隨著門外時鈺那張好看的俊臉帶笑出現,幽靈的狗頭也從門內探出,吐著舌頭對他哈氣。
「讓我進去,給你塗藥。」時鈺作勢就要進門。
藍染將門縫合上了些,嗓音清冷:「不用,已經好了。」
「白天傷那麼嚴重,怎麼可能好?你聽話,我知道你抹不開面子,醫生面前不忌男女,你剛洗完澡,不塗藥的話,傷口會發炎。
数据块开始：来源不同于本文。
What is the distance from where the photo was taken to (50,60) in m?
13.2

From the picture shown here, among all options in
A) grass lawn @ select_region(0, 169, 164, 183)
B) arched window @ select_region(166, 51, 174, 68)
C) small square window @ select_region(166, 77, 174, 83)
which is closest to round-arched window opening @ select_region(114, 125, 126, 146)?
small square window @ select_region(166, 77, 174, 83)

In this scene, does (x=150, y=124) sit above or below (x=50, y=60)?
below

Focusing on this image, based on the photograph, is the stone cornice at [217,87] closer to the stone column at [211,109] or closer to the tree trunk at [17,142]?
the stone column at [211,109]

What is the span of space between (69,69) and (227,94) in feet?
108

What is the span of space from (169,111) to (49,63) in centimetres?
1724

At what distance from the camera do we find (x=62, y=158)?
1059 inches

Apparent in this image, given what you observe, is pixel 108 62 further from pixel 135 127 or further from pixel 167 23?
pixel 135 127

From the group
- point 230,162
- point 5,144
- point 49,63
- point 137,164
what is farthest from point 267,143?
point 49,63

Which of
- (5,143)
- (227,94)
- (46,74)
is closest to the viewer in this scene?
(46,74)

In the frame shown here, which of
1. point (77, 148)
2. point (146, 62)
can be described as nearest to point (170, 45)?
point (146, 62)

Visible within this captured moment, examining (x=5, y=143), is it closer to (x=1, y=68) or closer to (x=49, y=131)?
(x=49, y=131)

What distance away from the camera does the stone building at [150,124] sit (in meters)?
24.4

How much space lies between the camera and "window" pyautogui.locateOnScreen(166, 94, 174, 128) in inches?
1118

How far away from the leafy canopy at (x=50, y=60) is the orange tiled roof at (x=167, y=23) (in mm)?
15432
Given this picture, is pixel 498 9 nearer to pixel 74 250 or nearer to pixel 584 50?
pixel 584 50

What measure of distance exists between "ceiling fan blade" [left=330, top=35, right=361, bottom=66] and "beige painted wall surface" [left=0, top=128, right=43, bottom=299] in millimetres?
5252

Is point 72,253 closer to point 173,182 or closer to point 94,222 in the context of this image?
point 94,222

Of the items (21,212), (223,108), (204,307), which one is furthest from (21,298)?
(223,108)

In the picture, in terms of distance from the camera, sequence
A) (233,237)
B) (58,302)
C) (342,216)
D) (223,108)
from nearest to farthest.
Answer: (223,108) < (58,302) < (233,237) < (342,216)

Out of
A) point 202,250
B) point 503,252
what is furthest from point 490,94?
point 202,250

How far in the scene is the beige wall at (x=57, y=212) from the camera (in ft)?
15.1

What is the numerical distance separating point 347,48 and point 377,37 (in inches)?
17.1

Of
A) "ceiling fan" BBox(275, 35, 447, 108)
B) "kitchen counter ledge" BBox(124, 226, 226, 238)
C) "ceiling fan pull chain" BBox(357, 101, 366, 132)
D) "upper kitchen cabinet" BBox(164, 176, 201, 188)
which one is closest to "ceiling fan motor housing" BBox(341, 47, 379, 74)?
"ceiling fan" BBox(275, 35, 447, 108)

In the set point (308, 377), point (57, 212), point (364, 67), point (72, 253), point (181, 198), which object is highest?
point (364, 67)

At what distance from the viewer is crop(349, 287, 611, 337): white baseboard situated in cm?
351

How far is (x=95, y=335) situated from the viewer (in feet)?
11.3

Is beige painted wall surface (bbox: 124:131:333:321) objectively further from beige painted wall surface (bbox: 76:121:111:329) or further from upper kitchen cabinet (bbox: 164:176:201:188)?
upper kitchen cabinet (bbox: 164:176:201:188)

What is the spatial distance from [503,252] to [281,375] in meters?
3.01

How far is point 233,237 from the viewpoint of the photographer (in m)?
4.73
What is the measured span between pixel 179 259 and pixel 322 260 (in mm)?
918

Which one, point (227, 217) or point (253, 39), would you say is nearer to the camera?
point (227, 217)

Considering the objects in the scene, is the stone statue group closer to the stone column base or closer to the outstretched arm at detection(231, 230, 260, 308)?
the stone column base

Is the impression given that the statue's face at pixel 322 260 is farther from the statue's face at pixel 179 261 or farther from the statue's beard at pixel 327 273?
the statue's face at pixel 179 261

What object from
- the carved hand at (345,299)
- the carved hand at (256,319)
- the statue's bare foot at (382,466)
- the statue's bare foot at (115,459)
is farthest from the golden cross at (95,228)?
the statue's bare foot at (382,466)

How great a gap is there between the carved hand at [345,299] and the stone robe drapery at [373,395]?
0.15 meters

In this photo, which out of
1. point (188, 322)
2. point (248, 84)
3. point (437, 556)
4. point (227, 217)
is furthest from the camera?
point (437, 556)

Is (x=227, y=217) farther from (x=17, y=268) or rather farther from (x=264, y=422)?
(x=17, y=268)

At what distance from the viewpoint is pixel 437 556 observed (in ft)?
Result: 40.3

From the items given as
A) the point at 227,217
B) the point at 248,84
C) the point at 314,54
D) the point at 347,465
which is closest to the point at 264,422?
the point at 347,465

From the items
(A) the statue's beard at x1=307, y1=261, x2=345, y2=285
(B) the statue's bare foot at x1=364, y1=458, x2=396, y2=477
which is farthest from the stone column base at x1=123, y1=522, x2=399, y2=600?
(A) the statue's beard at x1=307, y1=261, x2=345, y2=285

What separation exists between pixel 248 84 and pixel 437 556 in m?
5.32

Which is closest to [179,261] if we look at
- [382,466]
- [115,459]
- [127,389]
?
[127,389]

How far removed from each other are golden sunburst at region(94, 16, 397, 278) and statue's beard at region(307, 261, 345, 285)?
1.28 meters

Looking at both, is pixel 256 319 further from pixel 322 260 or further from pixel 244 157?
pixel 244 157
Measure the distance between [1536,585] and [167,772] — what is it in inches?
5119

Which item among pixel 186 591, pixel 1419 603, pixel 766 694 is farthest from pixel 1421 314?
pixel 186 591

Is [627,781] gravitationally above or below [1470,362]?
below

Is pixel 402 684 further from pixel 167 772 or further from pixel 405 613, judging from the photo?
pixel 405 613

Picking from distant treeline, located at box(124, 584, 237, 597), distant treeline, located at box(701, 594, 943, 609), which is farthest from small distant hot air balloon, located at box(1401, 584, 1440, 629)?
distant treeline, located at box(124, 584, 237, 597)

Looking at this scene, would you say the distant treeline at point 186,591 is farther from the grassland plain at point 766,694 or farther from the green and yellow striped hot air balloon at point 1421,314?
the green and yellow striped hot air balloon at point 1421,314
」
「把藥給我,我自己來。」藍染伸出手,堅持不准他進門。
時鈺在門外和她僵持了一會兒,最終,在那雙清冷到仿佛可以窺探一切的風眸中,將藥遞了過去。
「小……」
藍染直接將門關上,時鈺的話,最終消失在風裡。
「爺。」星火領一身高一米七左右的精瘦男子從外面回來。
飛鳥走到時鈺面前,頷首,同樣畢恭畢敬的叫了聲:「爺。」
時鈺對他點頭,示意屋裡說話。
房門關閉以後,時鈺問道:「中京的人都還老實嗎?」
「自從您上次親自出面,教訓了他們,現在都很安分。」飛鳥精瘦的身材非常筆挺,熟悉他的人都知道,他那身黑色薄外套裡頭包裹的,是一身腱子肉。
他是時鈺一眾手下裡頭,武力值最爆表的存在。
每次時鈺離京辦事,都會留下他在大本營,用以對不安分子形成震懾。
「就是不知道我走了,他們會不會繼續消停。」飛鳥在與星火接洽之後,從後者口中得知了此次出行的任務。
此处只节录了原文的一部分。